## AIM OF THE EXERCISE
Reproduce every one of the following records verbatim, line by line, including each answer.

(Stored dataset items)

■ ■ ■ ■ ■ ■ ■

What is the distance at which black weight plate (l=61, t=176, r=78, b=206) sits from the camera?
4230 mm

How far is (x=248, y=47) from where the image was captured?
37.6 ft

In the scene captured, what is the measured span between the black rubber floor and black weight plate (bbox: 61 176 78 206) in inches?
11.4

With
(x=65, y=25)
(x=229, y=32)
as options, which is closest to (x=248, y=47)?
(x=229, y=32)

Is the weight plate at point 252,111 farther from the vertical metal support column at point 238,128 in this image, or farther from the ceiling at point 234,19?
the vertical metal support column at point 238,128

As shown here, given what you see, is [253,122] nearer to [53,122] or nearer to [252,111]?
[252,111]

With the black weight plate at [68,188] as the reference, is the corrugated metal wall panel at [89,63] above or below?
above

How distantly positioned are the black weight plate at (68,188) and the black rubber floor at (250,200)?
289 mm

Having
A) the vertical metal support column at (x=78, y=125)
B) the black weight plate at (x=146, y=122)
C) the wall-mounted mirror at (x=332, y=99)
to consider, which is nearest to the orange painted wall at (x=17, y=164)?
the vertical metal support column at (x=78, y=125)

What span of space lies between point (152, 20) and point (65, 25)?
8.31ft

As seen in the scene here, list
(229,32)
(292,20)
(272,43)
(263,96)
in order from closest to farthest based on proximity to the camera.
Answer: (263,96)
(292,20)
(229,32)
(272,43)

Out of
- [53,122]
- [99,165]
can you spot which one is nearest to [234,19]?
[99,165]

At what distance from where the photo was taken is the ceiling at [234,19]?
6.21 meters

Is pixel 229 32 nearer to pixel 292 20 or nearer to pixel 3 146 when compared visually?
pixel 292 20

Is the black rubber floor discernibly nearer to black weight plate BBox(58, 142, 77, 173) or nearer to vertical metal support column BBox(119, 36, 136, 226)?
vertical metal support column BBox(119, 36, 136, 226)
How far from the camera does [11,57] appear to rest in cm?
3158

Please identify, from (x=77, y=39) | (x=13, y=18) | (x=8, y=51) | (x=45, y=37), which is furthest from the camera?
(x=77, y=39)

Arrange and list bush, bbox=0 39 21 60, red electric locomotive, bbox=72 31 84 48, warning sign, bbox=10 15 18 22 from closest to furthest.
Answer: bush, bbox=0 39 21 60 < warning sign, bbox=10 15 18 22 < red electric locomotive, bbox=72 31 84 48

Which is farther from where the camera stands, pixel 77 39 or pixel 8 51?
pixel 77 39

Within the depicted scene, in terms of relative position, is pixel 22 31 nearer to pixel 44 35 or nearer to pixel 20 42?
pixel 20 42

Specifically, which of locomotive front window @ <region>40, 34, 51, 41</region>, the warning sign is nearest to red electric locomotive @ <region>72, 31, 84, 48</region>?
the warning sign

■ ■ ■ ■ ■ ■ ■

## FULL ANSWER
What is the distance at which black weight plate (l=61, t=176, r=78, b=206) sits from the camera?
4230 mm

How far is (x=248, y=47) from where the image was captured?
37.6 ft

In the scene captured, what is the measured span between the black rubber floor and black weight plate (bbox: 61 176 78 206) in inches?
11.4

With
(x=65, y=25)
(x=229, y=32)
as options, which is closest to (x=248, y=47)?
(x=229, y=32)

Is the weight plate at point 252,111 farther from the vertical metal support column at point 238,128 in this image, or farther from the ceiling at point 234,19?
the vertical metal support column at point 238,128

As shown here, given what you see, is [253,122] nearer to [53,122] or nearer to [252,111]?
[252,111]

With the black weight plate at [68,188] as the reference, is the corrugated metal wall panel at [89,63] above or below?
above

How distantly positioned are the black weight plate at (68,188) and the black rubber floor at (250,200)?
289 mm

Having
A) the vertical metal support column at (x=78, y=125)
B) the black weight plate at (x=146, y=122)
C) the wall-mounted mirror at (x=332, y=99)
to consider, which is nearest to the orange painted wall at (x=17, y=164)?
the vertical metal support column at (x=78, y=125)

What span of space lies between point (152, 20) and point (65, 25)?
8.31ft

As seen in the scene here, list
(229,32)
(292,20)
(272,43)
(263,96)
in order from closest to farthest based on proximity to the camera.
Answer: (263,96)
(292,20)
(229,32)
(272,43)

Out of
- [53,122]
- [99,165]
can you spot which one is nearest to [234,19]?
[99,165]

At what distance from where the photo was taken is the ceiling at [234,19]?
6.21 meters

Is pixel 229 32 nearer to pixel 292 20 or nearer to pixel 3 146 when compared visually?
pixel 292 20

Is the black rubber floor discernibly nearer to black weight plate BBox(58, 142, 77, 173) or nearer to vertical metal support column BBox(119, 36, 136, 226)?
vertical metal support column BBox(119, 36, 136, 226)
How far from the camera does [11,57] appear to rest in cm?
3158

Please identify, from (x=77, y=39) | (x=13, y=18) | (x=8, y=51) | (x=45, y=37), which is furthest from the camera?
(x=77, y=39)

Arrange and list bush, bbox=0 39 21 60, red electric locomotive, bbox=72 31 84 48, warning sign, bbox=10 15 18 22 from closest to furthest.
Answer: bush, bbox=0 39 21 60 < warning sign, bbox=10 15 18 22 < red electric locomotive, bbox=72 31 84 48

Which is farther from where the camera stands, pixel 77 39 or pixel 8 51?
pixel 77 39

Within the depicted scene, in terms of relative position, is pixel 22 31 nearer to pixel 44 35 or nearer to pixel 20 42?
pixel 20 42

Specifically, which of locomotive front window @ <region>40, 34, 51, 41</region>, the warning sign is nearest to red electric locomotive @ <region>72, 31, 84, 48</region>?
the warning sign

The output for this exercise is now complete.